Семейка говноглазок выскакивает на улицу, никто со мной не здоровается (ДА КАТИСЬ ТЫ, СЕМЕЙКА!), а я не свожу глаз с телефона – какого дьявола, Мэри Кей? На столе бутылка из-под пива, при виде которой волдыри на ногах начинают болеть еще сильнее. Ты не пьешь пиво, не любишь его вкус, и Номи пить запрещаешь, а бутылка открыта и наполовину пуста. Чья она, Мэри Кей? Кто, черт возьми, пьет пиво у тебя дома? Пишу сообщение Гномусу.
Привет, Шеймус! Тренировка мне сегодня аукнулась. Может, по пиву?
В ожидании ответа хожу по тротуару. Пальцы на ногах никогда меня не простят.
Отставить, новобранец. Десятидневный сухой закон. Помни: внутренний голос, который говорит, что у тебя не получится, лжет.

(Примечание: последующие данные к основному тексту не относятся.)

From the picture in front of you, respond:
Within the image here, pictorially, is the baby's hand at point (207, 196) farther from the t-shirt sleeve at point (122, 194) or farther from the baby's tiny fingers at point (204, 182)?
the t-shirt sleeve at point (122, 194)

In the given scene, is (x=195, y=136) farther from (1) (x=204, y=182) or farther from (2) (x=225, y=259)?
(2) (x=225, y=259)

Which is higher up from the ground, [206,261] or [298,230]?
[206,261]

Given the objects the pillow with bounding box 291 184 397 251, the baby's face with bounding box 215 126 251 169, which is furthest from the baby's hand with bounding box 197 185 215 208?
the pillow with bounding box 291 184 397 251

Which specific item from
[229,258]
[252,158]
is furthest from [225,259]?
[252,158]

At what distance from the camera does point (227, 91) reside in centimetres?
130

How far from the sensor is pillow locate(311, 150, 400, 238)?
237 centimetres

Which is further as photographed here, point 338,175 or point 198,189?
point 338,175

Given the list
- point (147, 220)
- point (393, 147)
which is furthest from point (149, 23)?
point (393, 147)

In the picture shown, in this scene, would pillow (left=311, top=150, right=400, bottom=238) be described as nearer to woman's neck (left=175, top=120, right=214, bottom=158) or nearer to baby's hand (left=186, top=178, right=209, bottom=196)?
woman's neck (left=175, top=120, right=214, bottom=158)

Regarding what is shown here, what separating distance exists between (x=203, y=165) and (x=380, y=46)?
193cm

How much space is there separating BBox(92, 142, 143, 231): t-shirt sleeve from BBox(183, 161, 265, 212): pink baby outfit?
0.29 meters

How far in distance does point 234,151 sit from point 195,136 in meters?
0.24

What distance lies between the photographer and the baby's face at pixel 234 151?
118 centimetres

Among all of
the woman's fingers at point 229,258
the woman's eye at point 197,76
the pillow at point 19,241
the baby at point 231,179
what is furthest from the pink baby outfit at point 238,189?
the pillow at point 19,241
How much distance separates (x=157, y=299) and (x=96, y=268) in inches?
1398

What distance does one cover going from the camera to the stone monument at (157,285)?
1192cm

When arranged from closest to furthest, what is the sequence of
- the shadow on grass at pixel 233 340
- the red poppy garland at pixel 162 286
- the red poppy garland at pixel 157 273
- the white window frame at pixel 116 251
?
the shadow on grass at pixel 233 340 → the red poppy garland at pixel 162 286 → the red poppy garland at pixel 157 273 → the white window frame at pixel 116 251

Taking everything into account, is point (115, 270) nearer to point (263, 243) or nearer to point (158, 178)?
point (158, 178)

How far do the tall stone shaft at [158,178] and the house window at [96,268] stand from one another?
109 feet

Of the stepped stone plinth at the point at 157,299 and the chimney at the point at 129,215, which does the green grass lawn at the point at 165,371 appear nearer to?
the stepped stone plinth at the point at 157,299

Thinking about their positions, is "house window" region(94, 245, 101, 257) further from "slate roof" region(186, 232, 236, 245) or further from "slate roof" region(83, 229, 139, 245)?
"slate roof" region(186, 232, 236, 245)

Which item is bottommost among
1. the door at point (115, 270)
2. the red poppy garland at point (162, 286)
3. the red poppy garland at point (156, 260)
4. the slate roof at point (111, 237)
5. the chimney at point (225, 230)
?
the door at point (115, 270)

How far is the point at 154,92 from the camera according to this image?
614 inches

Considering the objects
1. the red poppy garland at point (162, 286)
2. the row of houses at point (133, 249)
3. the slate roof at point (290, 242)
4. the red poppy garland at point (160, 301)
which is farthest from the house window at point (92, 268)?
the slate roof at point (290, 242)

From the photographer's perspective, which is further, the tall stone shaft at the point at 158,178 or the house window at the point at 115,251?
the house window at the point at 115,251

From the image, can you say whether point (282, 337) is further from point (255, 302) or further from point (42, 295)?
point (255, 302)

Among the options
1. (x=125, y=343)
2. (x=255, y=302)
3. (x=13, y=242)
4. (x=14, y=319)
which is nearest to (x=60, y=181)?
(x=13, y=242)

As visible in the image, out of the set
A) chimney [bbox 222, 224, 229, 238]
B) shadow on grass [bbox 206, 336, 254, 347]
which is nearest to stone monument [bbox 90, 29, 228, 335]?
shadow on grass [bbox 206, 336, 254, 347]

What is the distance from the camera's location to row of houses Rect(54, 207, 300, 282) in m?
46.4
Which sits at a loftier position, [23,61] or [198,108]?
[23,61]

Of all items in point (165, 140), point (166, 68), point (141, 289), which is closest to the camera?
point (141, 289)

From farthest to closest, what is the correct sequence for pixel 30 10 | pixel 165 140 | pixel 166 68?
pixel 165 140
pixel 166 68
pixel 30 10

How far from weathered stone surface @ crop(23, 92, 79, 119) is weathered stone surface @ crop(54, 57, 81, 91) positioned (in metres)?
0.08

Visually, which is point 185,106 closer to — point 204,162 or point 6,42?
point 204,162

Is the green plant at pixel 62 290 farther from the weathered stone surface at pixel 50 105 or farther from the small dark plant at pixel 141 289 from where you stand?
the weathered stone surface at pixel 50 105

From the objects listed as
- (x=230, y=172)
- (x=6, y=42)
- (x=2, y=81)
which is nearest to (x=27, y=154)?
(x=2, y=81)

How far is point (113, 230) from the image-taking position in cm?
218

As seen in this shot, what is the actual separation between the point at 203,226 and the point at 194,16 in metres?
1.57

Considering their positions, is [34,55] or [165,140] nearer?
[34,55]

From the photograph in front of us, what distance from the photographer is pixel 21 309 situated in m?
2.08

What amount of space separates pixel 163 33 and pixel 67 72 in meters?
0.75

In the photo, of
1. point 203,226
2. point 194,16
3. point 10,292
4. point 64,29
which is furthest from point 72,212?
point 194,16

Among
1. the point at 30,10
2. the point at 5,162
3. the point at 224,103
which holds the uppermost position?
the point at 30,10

Фу. Ненавижу качков, но пиво не Гномуса; тогда чье? Добираюсь до перекрестка; твой дом совсем близко, и если я пойду прямо и загляну в твое окно… Не могу. Я обещал хорошо себя вести, а быть хорошим – значит верить в тебя, в нас; к тому же это всего лишь одна бутылка пива. Тебе сегодня явно нездоровилось. Я ведь еще плохо тебя знаю, и ты, возможно, выпиваешь полкружки пива, чтобы снять похмелье. А я иду домой и опять смотрю «Наследников»; ты не звонишь и не пишешь, зато Гномус атакует меня предложениями выпить пива на следующей неделе – благодаря телефонам, проще быть друзьями, даже не нужно с кем-то видеться, что и стало первой хорошей новостью за сегодня. И единственной.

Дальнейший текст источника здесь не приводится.